Hybridizing Electrode Interface Structures in Protonic Ceramic Cells for Durable, Reversible Hydrogen and Power Generation
Shuanglin Zheng, Bin Liu, Guntae Kim, Iman Ghamarian, Sooraj Patel, Hanping Ding
Abstract
Abstract Protonic ceramic electrochemical cells (PCECs) represent a transformative technology for sustainable hydrogen production and power generation by converting energy between chemical and electrical forms. Operating at intermediate temperatures, PCECs utilize proton‐conducting electrolytes, achieving high efficiency and reduced degradation.
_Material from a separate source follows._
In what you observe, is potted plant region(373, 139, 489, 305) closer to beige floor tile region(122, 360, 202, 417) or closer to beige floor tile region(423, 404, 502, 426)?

However, a major bottleneck lies at the oxygen electrode due to sluggish kinetics and limited active sites. To address this, we present a hybrid oxygen electrode featuring PrNi 0.7 Co 0.3 O 3–δ (PNC) backbone infused with oxygen vacancy‐rich praseodymium oxide (PrO x ) nanoparticles. This design leverages the interplay between surface and bulk properties to enhance oxygen adsorption, diffusion, and catalytic kinetics. The PrO x introduces abundant oxygen vacancies and modulates the d ‐band center for optimal adsorption energy, while the PNC backbone provides robust proton conduction and stabilizes reaction intermediates. Cells incorporating this hybrid electrode demonstrate a peak power density of 1.56 W cm −2 at 600 °C in fuel cell mode and a current density of 2.25 A cm −2 at 1.30 V in electrolysis mode. Faradaic and energy efficiency reach 96.8% and 89.9%, respectively, with exceptional thermal cycling stability and reduced polarization resistance (0.079 Ω cm 2 ). This study underscores the potential of advanced electrode architectures to enhance the efficiency, durability, and applicability of PCECs in renewable energy systems.